Larson found the bus door closed-standard procedure. Benny would typically open it for him as he approached, but that didn’t happen, sounding a secondary alarm in Larson’s head. He slipped his hand into the front pocket of his jeans, searching amid a wad of cash receipts for the cool, metallic feel of keys-the duplicate set to the bus that, as supervising deputy, Larson kept on his person.

Benny remained motionless, not responding; Stubby not answering a radio call. But who could storm a bus through its only door-a locked door, at that-and overcome two drivers and a deputy marshal?

Larson heard thumping from inside. Banging. Just as he turned the key, out of the corner of his eye he caught sight of a state police car parked beyond the diesel pumps and he thought: Benny would open the door for a uniform.

As Larson opened the door and entered, the banging stopped abruptly. Larson both tasted and smelled the bitter air and knew its source from experience: a stun grenade-an explosive device that uses air pressure to blow out eardrums and sinuses and render the suspects temporarily deaf and semiconscious.

The narrow stairs that ascended to the driver prevented him from seeing into the main body of the bus. He saw only Benny, whose shirt held a red waterfall of spilled blood down the front. Larson’s first assessment was that the man’s nose was bleeding-typical with stun grenades. But then he saw a precise line below his jaw, like a surgical incision. His open eyes and frozen stare cinched it: Benny was dead.

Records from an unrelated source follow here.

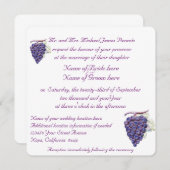 Weintrauben Einladung (Vorne/Hinten)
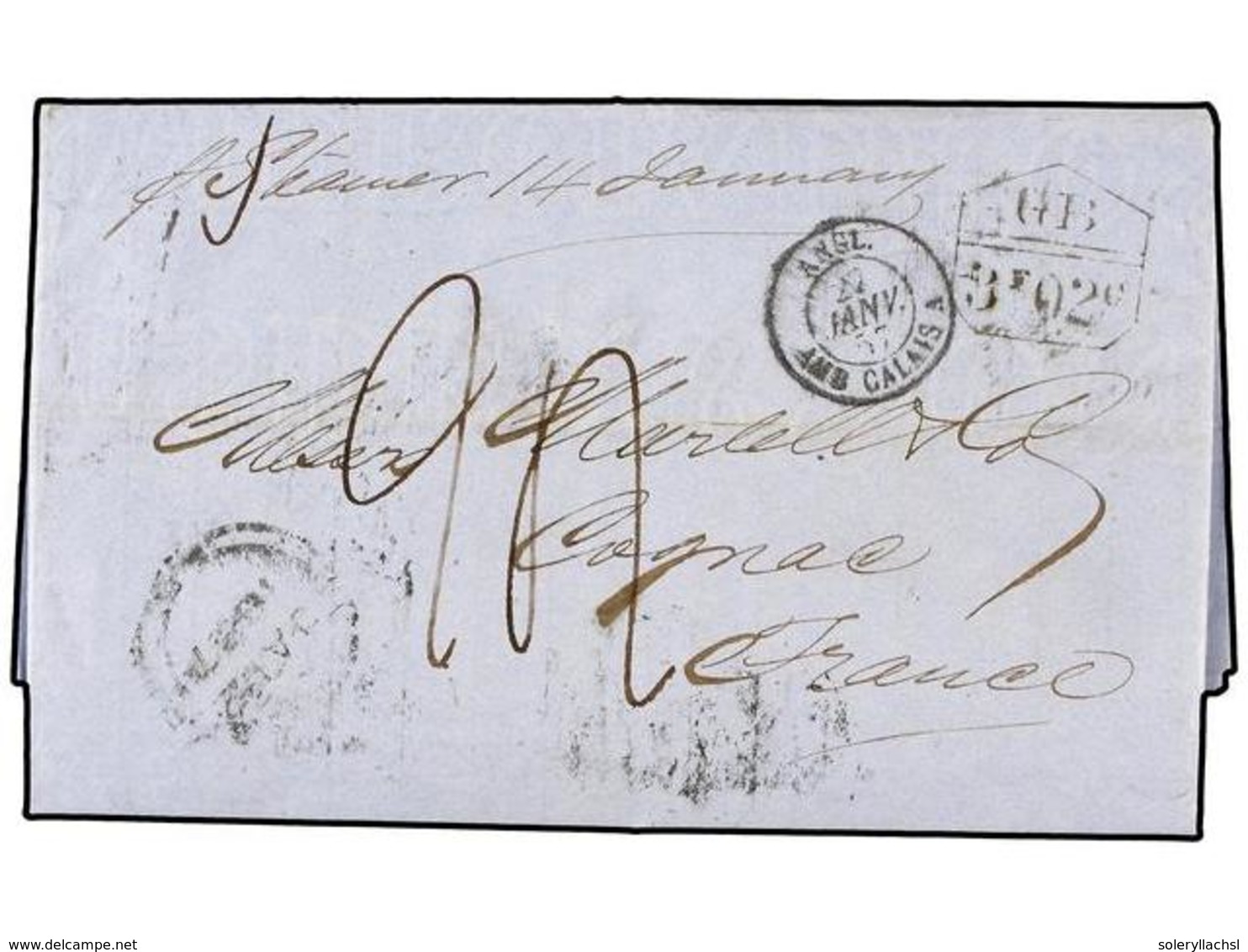 CANADA. 1857 (January 12). MONTREAL To FRANCE. Endorsed 'Per Steamer 14 January' Via British Mail. Mark Of Exchange  GB/ - Autres & Non Classés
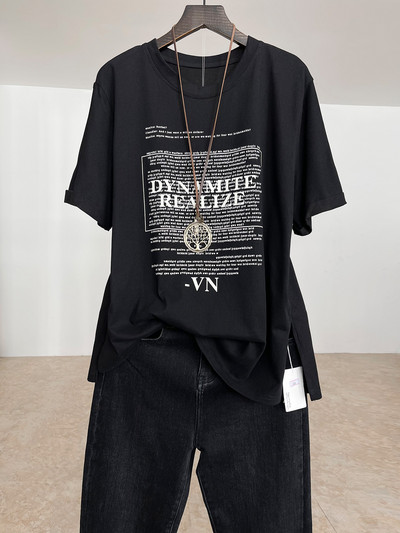 Ležerna ženska majica s aplikacijom i kratkim rukavima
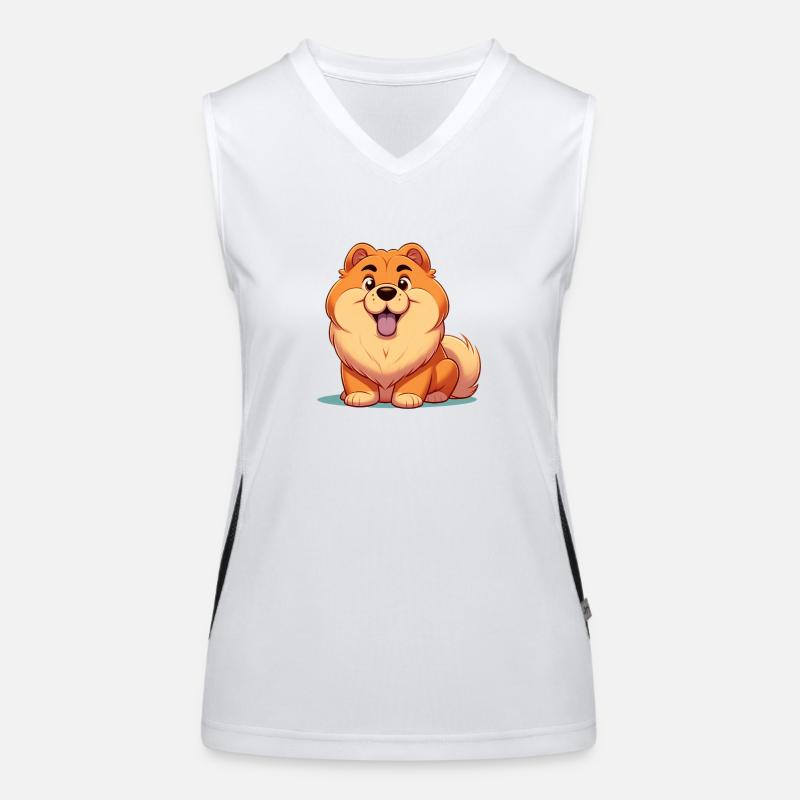 Chowchow 8 Funktionelles Kontrast-Tank Top für Frauen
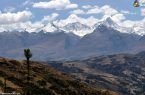 Hermosa vista de la Cordillera Blanca desde las alturas de Santa Cruz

Weapon still in hand, Larson kept low and climbed the bus stairs, ready for contact. The banging he’d heard had been someone attempting to breach the hardened door to Hope’s cabin. He saw Stubby, unconscious or dead, on the left side, behind a collapsible table. Clancy, the other driver, sat upright in a padded captain’s chair opposite Stubby, his head tilted back. A game of gin rummy between them had ended abruptly. No blood or ligature marks on Clancy.